One further reason why liquids fascinate us is that there are so few of them around us in nature. Disregarding things like milk that are simply water containing dissolved or undissolved solids, we don’t stroll through the woods and encounter pools of disparate liquids. Water is it. We’ve all seen or handled alcohol, oil, kerosene and mercury, but they come packaged in man-made containers. They’re not naturally dripping into pools around us, and there’s not a great variety like the myriad of diverse solids and even gases that make up the natural world.

This leads to the Cassini lander’s surface pictures of Saturn’s moon Titan. There, methane or natural gas takes a liquid form on its cold pressurized surface. It’s the first and only surface liquid that we’ve seen in the entire universe, beyond Earth.

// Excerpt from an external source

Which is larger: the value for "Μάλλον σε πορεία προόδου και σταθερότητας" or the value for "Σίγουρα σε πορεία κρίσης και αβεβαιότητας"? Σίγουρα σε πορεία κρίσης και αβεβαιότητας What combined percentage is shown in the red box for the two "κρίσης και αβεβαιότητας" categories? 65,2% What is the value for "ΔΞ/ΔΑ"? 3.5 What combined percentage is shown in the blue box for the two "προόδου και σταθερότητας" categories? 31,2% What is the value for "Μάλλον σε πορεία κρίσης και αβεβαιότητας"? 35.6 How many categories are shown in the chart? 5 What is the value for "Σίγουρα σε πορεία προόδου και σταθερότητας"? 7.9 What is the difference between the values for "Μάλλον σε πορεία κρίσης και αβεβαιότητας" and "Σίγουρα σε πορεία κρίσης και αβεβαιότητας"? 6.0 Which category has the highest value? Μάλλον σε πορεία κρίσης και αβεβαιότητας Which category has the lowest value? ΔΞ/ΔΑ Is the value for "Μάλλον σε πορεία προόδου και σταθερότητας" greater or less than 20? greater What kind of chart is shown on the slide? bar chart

Answers to last week’s puzzles

Note: These puzzles’ solutions each revolve around an absence of information, as in Sherlock Holmes’s reasoning regarding “the dog that didn’t bark.” The fun is figuring them out. So don’t just read the answers if you haven’t tried the puzzles. In case you missed the last edition of Almanac Weekly, you can find the puzzles on our website here: https://ulsterpub.wpengine.com/2016/01/17/the-adoration-of-the-unknown/.

Puzzle One:

Her hat is black. She’d heard the rearmost woman say that she didn’t know which hat she was wearing. This means that she couldn’t be seeing both women in front of her wearing white hats, because then she’d have known that hers must be black, since there were only two white hats altogether. She was thus seeing those women wearing either two blacks or some combination of one black and one white.

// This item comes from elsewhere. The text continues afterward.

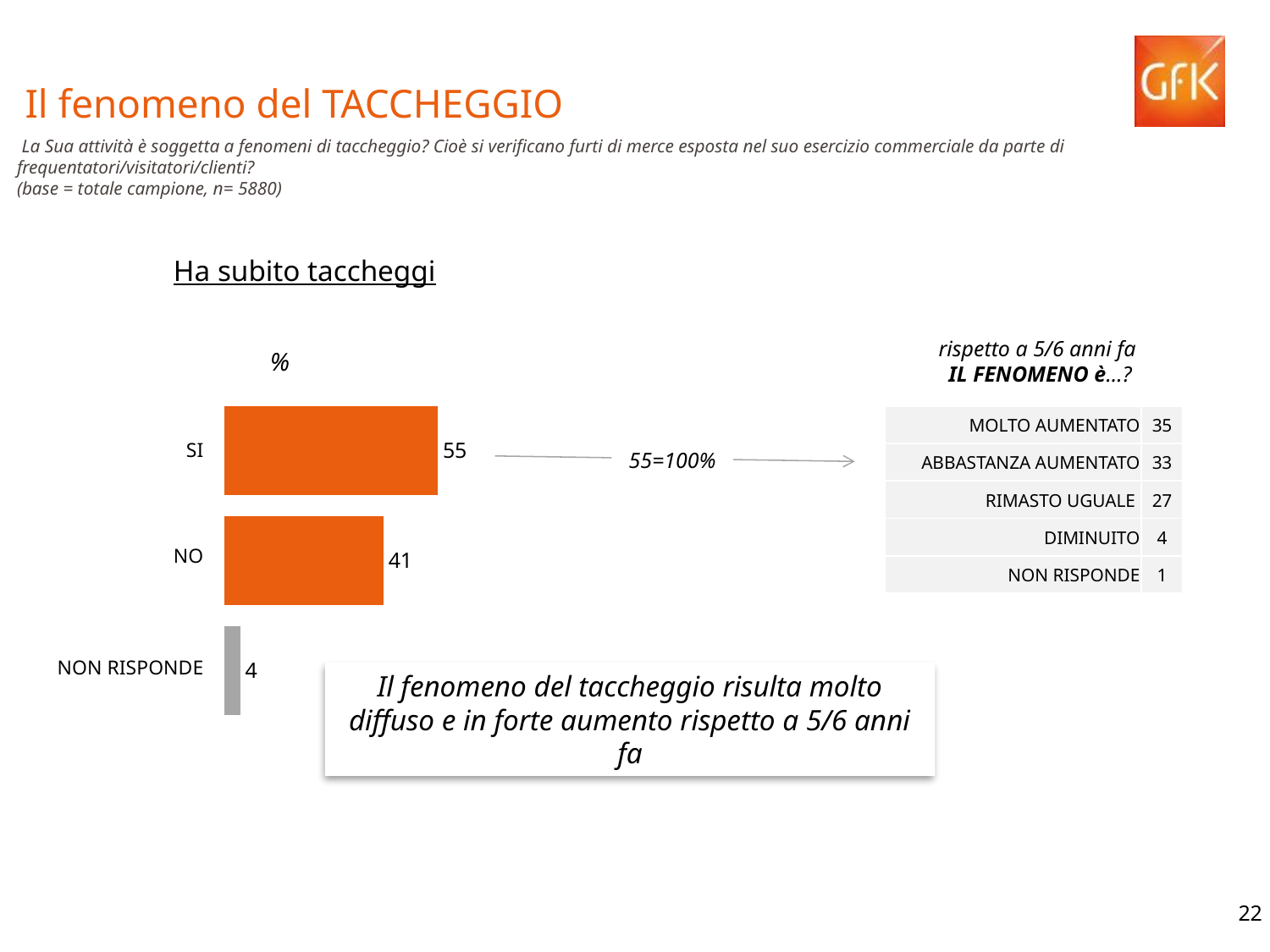
In the 'Ha subito taccheggi' chart, what is the difference between the values for NO and NON RISPONDE? 37 Which category has the lowest value in the 'Ha subito taccheggi' chart? NON RISPONDE In the 'Ha subito taccheggi' chart, which is larger, the value for SI or the value for NO? SI In the 'Ha subito taccheggi' chart, which bar is coloured grey rather than orange? NON RISPONDE Which category has the highest value in the 'Ha subito taccheggi' chart? SI How many categories are shown in the 'Ha subito taccheggi' chart? 3 In the 'Ha subito taccheggi' chart, what is the value for NON RISPONDE? 4 What type of chart is 'Ha subito taccheggi'? Bar chart In the 'Ha subito taccheggi' chart, what is the value for NO? 41 In the 'Ha subito taccheggi' chart, what is the value for SI? 55 In the 'Ha subito taccheggi' chart, what is the total of the three bar values? 100 In the 'Ha subito taccheggi' chart, what is the difference between the values for SI and NO? 14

The middle woman, hearing this and now knowing that she and the woman in front of her couldn’t both be wearing white hats, now must be seeing the one in front of her in a black hat. After all, if she saw a white hat, she’d know that hers must be black. But since she now says out loud that “I cannot tell what color hat I’m wearing,” the woman in the front – the only one who can see no hats at all – realizes that the woman behind her must be seeing her wearing a black one. That would be the only reason she can now say, “I can tell what color hat I’m wearing!”

Puzzle Two:

This one’s tougher. Both women know what number apartment they once shared, and thus they both know the sum of the children’s ages. But we, the readers, do not. We do know that the product of their ages is 36. However, working it out, we see that there are eight possibilities for their ages – for example: 18, 2 and 1; 3 and 3 (twins) and 4; and 12, 3 and 1. How can we narrow down which of these eight is the reality? We cannot. But the second woman, who knows the sum of their ages, should be able to.

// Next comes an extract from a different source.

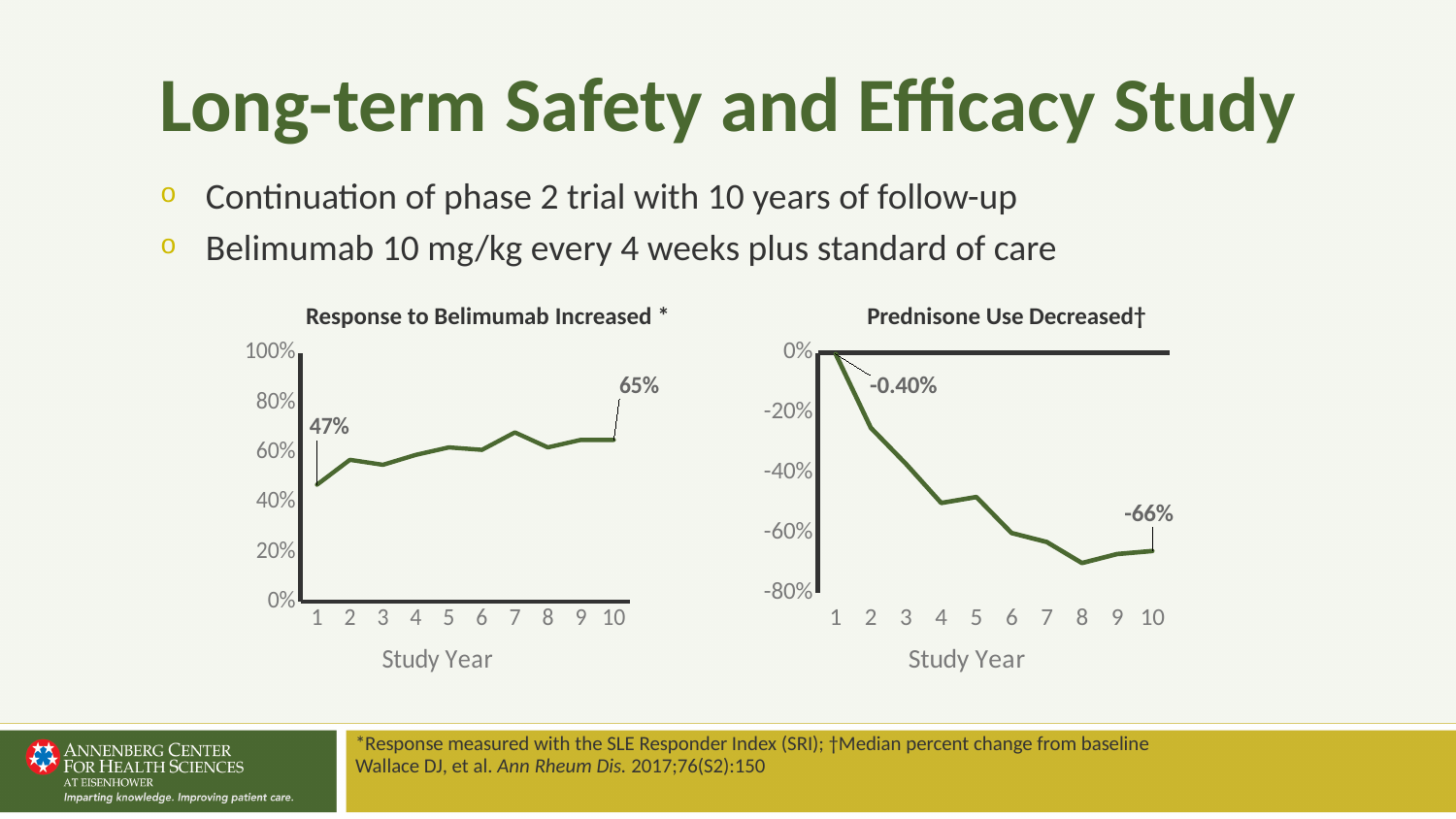
In the 'Response to Belimumab Increased' chart, what is the difference between the value at study year 10 and the value at study year 1? 18% In the 'Response to Belimumab Increased' chart, what is the value at study year 1? 47% What is the x-axis label on the 'Prednisone Use Decreased' chart? Study Year How many study years are plotted on the x axis of the 'Prednisone Use Decreased' chart? 10 What kind of chart is the 'Prednisone Use Decreased' chart? Line chart In the 'Prednisone Use Decreased' chart, do the values generally rise or fall across the study years? Fall In the 'Prednisone Use Decreased' chart, what is the value at study year 10? -66% In the 'Response to Belimumab Increased' chart, is the value at study year 5 greater or less than 40%? greater In the 'Response to Belimumab Increased' chart, do the values generally rise or fall across the study years? Rise In the 'Response to Belimumab Increased' chart, what is the value at study year 10? 65% In the 'Prednisone Use Decreased' chart, what is the value at study year 1? -0.40% What kind of chart is the 'Response to Belimumab Increased' chart? Line chart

The sums adds up to various integers; in just the three choices just cited, the sums are 21, 10 and 16. Which of the eight is correct? We don’t know, but the second woman should know, since she knows the sum, and hence the correct choice among the eight possibilities. Yet she says, “That’s still not enough information.”

That single line, expressing a lack of information, is the key to solving the puzzle. The key is to ask yourself: “Why doesn’t she know? She ought to have enough information!”

So the next step is looking over the eight possibilities, and then one sees that the sums variously are 38, 16, 21, 12, 13, 11, 10 and 13. Those are the three-way choices whose product is 36. But look: Two of the choices have an identical sum – 13. These are 6, 6, 1 and 9, 2, 2. Since she now says that she still doesn’t have enough information, the only possible explanation is that the answer must still be ambiguous, which means that it must be one of those two. But she has no way to decide between them.

So her friend now says, “The oldest one has brown eyes.” In the two choices, only one of them involves an “oldest one,” since the other choice contains older twins. The age of the three children is thus known: 9, 2 and 2.